**Source document:**
Friday, May 8, 2009

stage 2

More stuff that's been left out of my stage 2 proposal...

1. ...also problematic is that both Bourdieu’s theories of cultural capital and Chris Anderson’s concept of the infinite marketplace (Anderson, 2006) only hold true if applied to a certain social group – the cultural bourgeoisie. Outside this group, consumers aren’t concerned with conferring social distinction and would rather tap into the hits-orientated market of the mega-corporations.

2. Is music criticism an inherently parasitic trade? George Bernard Shaw did not believe so. “I could make deaf stockbrokers read my two pages on music,” he wrote about his own column on criticism in The Scottish Musical Monthly (Shaw, 1961), neatly summarising the odd dichotomy that often takes place when music critics practise their craft with skill: it no longer becomes necessary to hear the piece of music under discussion, the descriptive passage is enough.

3. What complicates discussion about web 2.0 is that now the bigger companies have begun to grasp the counterintuitive logic of statistical probabilities, it is no longer expansionary but starting to contract. The internet is becoming homogenised, as companies such as Google and Amazon tighten their grip on web 2.0 users, using time-honoured free market tactics – i.e. price the others out of the game by making your own product unbeatably cheaper and ubiquitous. In the case of web economics, this means that almost everything Google offers to the consumer is free – and it then takes full advantage of The Long Tail effect by opening up everywhere to advertising, knowing that a “very, very big number (the products in the Tail) multiplied by a relatively small number (the sales of each) is still equal to a very, very big number” (Anderson, 2006).

**Exercises:**
1: Print the blog post word for word, starting at "Friday, May 8, 2009" and stopping after "of the mega-corporations.".
2: Which two companies does the blog post name as tightening their grip on web 2.0 users?

**Data section:**

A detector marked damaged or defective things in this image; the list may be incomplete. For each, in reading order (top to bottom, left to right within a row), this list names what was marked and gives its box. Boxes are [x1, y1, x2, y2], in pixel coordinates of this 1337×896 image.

**Answers to the exercises:**
1:
Friday, May 8, 2009

stage 2

More stuff that's been left out of my stage 2 proposal...

1. ...also problematic is that both Bourdieu’s theories of cultural capital and Chris Anderson’s concept of the infinite marketplace (Anderson, 2006) only hold true if applied to a certain social group – the cultural bourgeoisie. Outside this group, consumers aren’t concerned with conferring social distinction and would rather tap into the hits-orientated market of the mega-corporations.

2: Google and Amazon